— TASK DETAILS —
Give the part of the listing that opens with the line containing "What order would" and closes with the line containing "the point at 31,5 <" as a two-column CSV. Use the columns text and answer, with one row per entry and each value in one quoted field with line breaks turned into spaces.

— RECORDS FOR THE EXERCISE —
──────────
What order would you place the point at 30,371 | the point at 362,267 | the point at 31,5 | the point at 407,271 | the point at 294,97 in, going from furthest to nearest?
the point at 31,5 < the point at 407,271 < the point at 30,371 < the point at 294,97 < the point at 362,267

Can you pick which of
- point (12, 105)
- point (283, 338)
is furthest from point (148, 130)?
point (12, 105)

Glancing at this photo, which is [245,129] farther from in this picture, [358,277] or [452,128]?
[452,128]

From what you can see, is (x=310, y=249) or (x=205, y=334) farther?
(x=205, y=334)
──────────
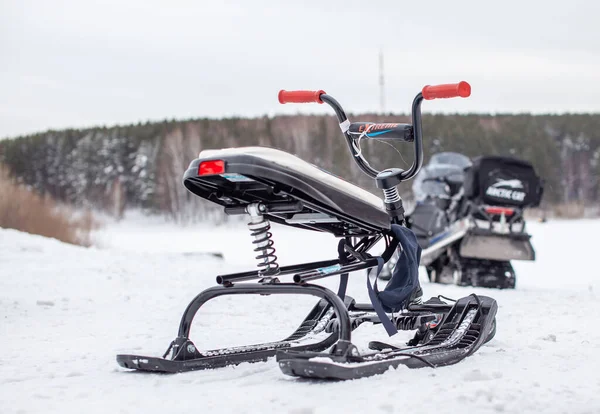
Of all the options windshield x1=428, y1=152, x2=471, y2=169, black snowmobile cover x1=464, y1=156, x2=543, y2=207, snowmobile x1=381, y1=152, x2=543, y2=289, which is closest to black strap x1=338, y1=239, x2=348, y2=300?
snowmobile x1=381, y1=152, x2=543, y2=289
──────────
— FINAL ANSWER —
text,answer
"What order would you place the point at 30,371 | the point at 362,267 | the point at 31,5 | the point at 407,271 | the point at 294,97 in, going from furthest to nearest?","the point at 31,5 < the point at 407,271 < the point at 30,371 < the point at 294,97 < the point at 362,267"